US to expand refugee program for Central Americans fleeing violence
The United States will expand its program helping the thousands of people fleeing violence in El Salvador, Guatemala and Honduras, U.S. Secretary of State John Kerry said on Wednesday.
The announcement follows backlash from Democrats in the U.S. Congress who called on the Obama administration to halt its deportations of families who fled the three crime-infested Central American countries and entered the United States without documentation.
The expanded Refugee Admissions Program would offer “a safe and legal alternative to the dangerous journey many are currently tempted to begin, making them easy prey for human smugglers who have no interest but their own profits,” Kerry said in a speech at the National Defense University.
President Barack Obama previously said the United States would take in 3,000 refugees from Latin America by October this year.
Kerry did not say whether the Obama administration planned to take in more than 3,000 people.
He said the U.S. government would work with the United Nations and non-governmental organizations to identify people in need of refugee protection.

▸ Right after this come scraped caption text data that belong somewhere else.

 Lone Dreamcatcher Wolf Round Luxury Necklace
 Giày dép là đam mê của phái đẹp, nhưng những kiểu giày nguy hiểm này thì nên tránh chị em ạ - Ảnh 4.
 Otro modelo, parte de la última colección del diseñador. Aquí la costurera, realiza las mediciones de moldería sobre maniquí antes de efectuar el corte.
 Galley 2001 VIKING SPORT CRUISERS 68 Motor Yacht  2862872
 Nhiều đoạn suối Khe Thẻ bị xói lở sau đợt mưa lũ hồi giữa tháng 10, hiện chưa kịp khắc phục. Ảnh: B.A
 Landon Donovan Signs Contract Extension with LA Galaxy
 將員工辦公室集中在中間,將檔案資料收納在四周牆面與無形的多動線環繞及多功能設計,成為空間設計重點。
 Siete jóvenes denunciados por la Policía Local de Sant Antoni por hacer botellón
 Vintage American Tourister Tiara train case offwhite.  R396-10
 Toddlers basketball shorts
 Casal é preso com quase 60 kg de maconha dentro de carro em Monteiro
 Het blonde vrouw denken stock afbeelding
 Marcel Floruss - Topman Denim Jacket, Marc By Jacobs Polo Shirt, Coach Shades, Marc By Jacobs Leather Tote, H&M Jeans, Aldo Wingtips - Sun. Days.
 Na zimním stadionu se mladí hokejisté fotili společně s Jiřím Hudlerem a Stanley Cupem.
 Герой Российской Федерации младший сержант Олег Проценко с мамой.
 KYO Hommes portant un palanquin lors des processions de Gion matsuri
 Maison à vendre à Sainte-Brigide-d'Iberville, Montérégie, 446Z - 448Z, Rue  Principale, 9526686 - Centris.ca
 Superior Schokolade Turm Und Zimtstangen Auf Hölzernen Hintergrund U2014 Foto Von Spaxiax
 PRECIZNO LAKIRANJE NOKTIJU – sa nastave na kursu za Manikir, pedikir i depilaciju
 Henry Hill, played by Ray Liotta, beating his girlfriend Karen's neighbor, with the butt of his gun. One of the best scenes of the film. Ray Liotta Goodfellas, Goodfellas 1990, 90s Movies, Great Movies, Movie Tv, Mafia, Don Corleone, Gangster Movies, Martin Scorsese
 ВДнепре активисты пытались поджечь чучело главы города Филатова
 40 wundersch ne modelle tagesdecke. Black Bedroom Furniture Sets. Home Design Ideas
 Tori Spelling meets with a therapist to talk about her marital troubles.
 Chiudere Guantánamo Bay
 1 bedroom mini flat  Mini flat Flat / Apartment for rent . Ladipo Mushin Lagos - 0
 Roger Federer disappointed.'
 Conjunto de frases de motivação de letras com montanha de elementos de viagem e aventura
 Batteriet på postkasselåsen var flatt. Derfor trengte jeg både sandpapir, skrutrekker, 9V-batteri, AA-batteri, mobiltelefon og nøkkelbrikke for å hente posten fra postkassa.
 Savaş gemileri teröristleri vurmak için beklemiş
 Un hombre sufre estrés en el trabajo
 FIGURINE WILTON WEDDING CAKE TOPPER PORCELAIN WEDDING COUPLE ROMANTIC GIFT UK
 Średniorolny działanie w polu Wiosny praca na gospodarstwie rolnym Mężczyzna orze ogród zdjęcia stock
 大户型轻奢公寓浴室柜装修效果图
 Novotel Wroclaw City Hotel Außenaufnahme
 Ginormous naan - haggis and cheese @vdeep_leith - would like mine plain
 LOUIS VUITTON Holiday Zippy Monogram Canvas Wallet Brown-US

He specifically mentioned those targeted by criminal gangs, including human rights activists.
“We also continue to explore additional options, including for those who may be at imminent risk of harm,” Kerry said.
Once the United Nations High Commissioner on Human Rights refers a potential refugee to the United States for resettlement, the case is reviewed at a Resettlement Support Center, according to the State Department.
The United States operates nine centers globally, but only one is in the Western hemisphere – in Quito, Ecuador.
Kerry did not say whether the United States would deploy any federal workers to the region or had plans to open additional centers.
The Department of Homeland Security has received more than 6,000 applications from minors in Central America, some of whom have begun to arrive in the United States as refugees, Secretary of Homeland Security Jeh Johnson said on Jan. 4. He said he expected the pace of child refugee arrivals to increase.